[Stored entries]

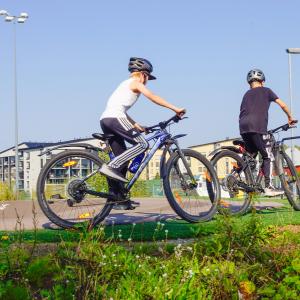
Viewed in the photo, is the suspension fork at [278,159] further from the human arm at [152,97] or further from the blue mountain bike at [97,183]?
the human arm at [152,97]

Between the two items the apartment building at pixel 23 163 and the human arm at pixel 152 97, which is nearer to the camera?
the human arm at pixel 152 97

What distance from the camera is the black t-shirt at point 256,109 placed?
8.01 meters

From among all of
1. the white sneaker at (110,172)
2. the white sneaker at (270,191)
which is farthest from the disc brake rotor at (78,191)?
the white sneaker at (270,191)

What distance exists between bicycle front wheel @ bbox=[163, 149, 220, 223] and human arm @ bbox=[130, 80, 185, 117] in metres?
0.53

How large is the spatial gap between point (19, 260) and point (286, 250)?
173 cm

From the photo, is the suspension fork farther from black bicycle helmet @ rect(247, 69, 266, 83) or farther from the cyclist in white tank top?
the cyclist in white tank top

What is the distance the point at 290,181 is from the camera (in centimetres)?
884

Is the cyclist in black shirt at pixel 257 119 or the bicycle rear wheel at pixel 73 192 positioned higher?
the cyclist in black shirt at pixel 257 119

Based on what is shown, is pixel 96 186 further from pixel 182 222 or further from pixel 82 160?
pixel 182 222

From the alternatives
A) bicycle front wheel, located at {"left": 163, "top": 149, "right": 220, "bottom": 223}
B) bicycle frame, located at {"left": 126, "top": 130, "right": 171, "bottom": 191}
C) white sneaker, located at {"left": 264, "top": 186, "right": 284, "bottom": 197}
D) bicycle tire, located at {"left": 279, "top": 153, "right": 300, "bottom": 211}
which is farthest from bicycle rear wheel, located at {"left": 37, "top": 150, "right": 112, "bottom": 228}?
bicycle tire, located at {"left": 279, "top": 153, "right": 300, "bottom": 211}

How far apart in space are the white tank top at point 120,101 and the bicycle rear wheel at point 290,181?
3.19 metres

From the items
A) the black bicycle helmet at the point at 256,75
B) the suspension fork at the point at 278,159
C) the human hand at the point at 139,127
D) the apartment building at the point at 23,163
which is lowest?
the suspension fork at the point at 278,159

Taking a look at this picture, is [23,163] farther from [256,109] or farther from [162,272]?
[162,272]

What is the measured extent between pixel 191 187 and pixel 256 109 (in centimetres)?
187
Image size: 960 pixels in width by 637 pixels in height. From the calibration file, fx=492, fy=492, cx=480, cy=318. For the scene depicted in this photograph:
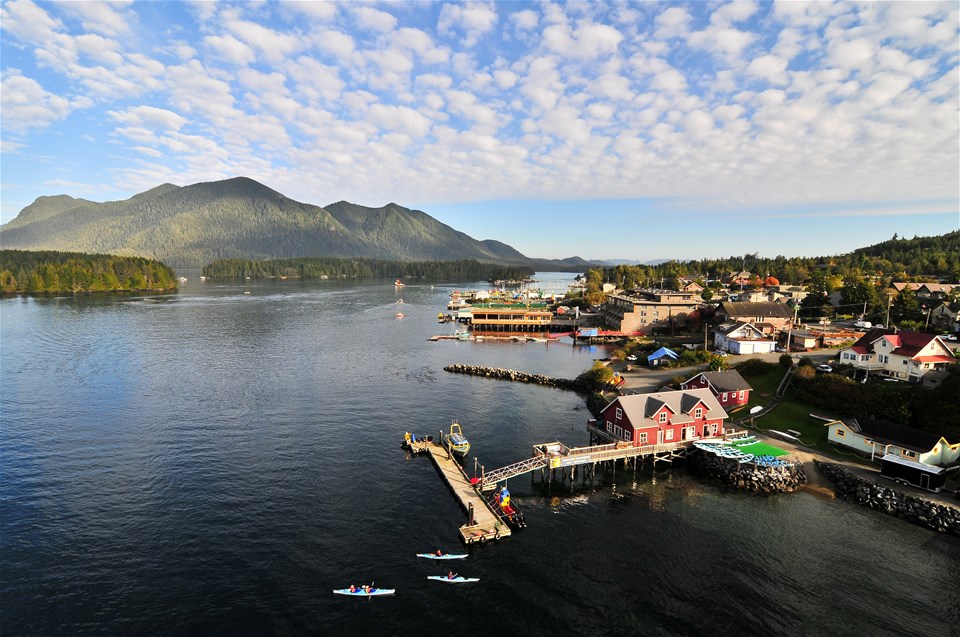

## YOUR INSTRUCTIONS:
Write out, without alteration, the lines of the entries from the line containing "How far apart" up to and including the last line of the entries. Omit the pictures from your answer.

## SOLUTION FOR THIS PROBLEM:
How far apart in space are the white tank top at point 120,101 and the bicycle rear wheel at point 290,181?
3.19 metres

From the items
A) the black bicycle helmet at the point at 256,75
B) the suspension fork at the point at 278,159
C) the human hand at the point at 139,127
D) the apartment building at the point at 23,163
which is lowest?
the suspension fork at the point at 278,159

Taking a look at this picture, is [23,163] farther from [256,109] or farther from [162,272]?
[162,272]

What is the measured extent between pixel 191 187 and pixel 256 109 (in centimetres)?
187
Image size: 960 pixels in width by 637 pixels in height. From the calibration file, fx=492, fy=492, cx=480, cy=318. For the scene depicted in this photograph:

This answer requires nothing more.